Copy only what runs from the line containing "At what measured distance from the camera can" to the last line, both included, keeping it exact and omitting pictures.

==== EXTRACTED DATA

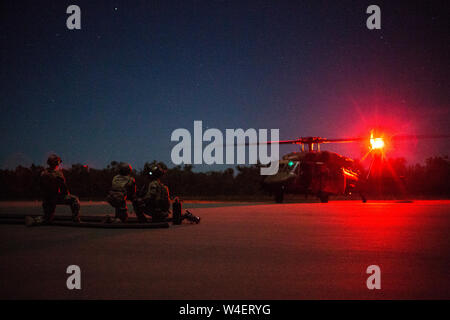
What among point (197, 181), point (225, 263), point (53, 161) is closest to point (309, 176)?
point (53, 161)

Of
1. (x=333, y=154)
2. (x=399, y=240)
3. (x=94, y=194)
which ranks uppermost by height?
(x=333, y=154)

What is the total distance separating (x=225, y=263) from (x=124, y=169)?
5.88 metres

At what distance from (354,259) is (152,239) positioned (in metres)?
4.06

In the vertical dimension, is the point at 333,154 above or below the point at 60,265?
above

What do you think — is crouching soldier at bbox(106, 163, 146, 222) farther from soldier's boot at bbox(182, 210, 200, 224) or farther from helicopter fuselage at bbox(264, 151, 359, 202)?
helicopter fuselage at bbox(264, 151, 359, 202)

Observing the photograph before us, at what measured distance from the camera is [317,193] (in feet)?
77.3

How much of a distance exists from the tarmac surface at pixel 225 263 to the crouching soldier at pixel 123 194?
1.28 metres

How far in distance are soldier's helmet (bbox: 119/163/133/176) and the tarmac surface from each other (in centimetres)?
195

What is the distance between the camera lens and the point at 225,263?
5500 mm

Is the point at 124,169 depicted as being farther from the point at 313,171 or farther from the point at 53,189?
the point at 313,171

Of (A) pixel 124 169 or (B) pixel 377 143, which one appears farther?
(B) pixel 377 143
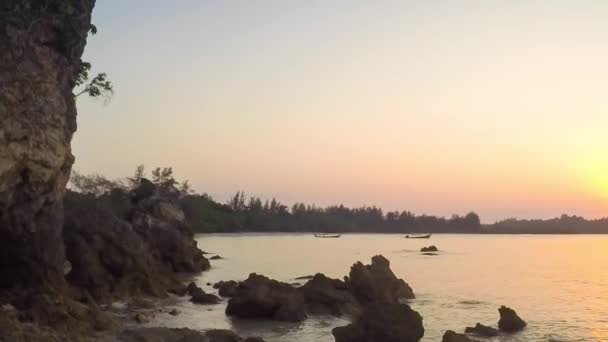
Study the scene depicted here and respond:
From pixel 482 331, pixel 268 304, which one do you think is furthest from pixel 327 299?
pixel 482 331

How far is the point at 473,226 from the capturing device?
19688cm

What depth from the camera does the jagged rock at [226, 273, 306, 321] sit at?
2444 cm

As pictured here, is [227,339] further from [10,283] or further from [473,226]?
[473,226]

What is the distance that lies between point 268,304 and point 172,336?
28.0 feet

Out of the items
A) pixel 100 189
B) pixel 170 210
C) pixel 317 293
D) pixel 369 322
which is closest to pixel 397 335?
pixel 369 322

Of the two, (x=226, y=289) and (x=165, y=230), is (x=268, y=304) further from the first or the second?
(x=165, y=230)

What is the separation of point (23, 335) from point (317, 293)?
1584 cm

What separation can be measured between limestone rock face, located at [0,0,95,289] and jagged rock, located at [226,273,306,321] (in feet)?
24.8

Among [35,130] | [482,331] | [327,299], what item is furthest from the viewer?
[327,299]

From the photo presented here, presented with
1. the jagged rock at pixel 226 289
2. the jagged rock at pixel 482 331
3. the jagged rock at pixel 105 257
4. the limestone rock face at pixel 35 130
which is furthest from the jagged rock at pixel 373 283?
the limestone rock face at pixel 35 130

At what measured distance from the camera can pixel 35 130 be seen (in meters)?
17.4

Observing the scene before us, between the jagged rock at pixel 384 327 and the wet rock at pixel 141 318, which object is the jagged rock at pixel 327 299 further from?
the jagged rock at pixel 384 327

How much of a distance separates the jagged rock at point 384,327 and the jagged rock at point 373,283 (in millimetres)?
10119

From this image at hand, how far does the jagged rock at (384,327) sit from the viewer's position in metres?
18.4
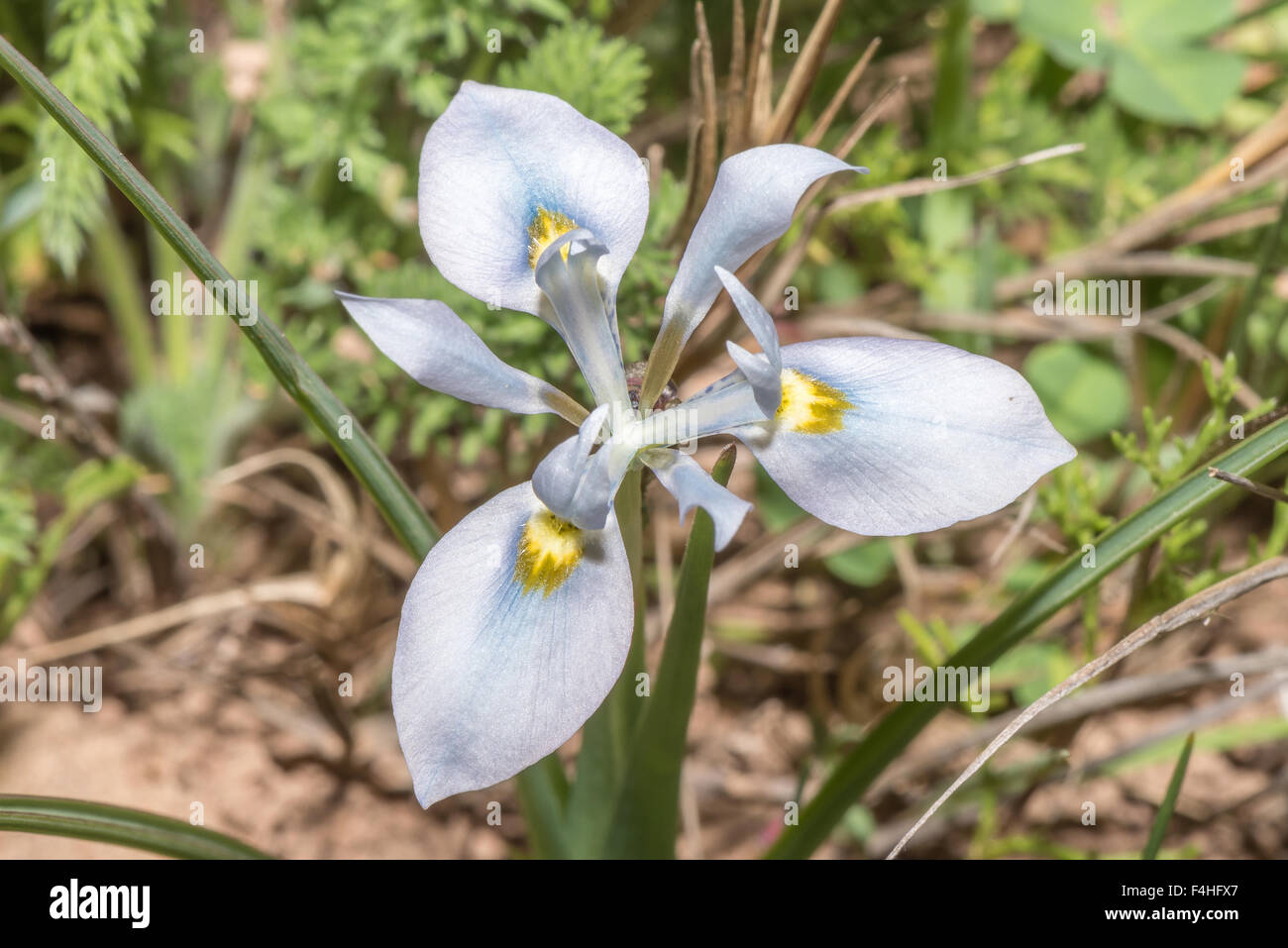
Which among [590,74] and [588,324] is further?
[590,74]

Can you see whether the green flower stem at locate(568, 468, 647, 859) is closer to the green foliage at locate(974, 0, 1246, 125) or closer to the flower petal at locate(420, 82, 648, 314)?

========

FULL OUTPUT
At what measured distance from the camera can pixel 35 130 be seen (in meters)?
17.4

Observing the scene before us, between the jagged rock at pixel 384 327 and the wet rock at pixel 141 318, which object is the jagged rock at pixel 327 299 further from?
the jagged rock at pixel 384 327

How much of a distance separates the jagged rock at point 384,327 and the jagged rock at point 373,283 (in millimetres)?
10119

From this image at hand, how far does the jagged rock at (384,327) sit from the viewer's position in metres?
18.4
Which among [590,74] and [588,324] is further?
[590,74]

Can you see whether the green flower stem at locate(568, 468, 647, 859) is closer to the green foliage at locate(974, 0, 1246, 125) or closer to the flower petal at locate(420, 82, 648, 314)?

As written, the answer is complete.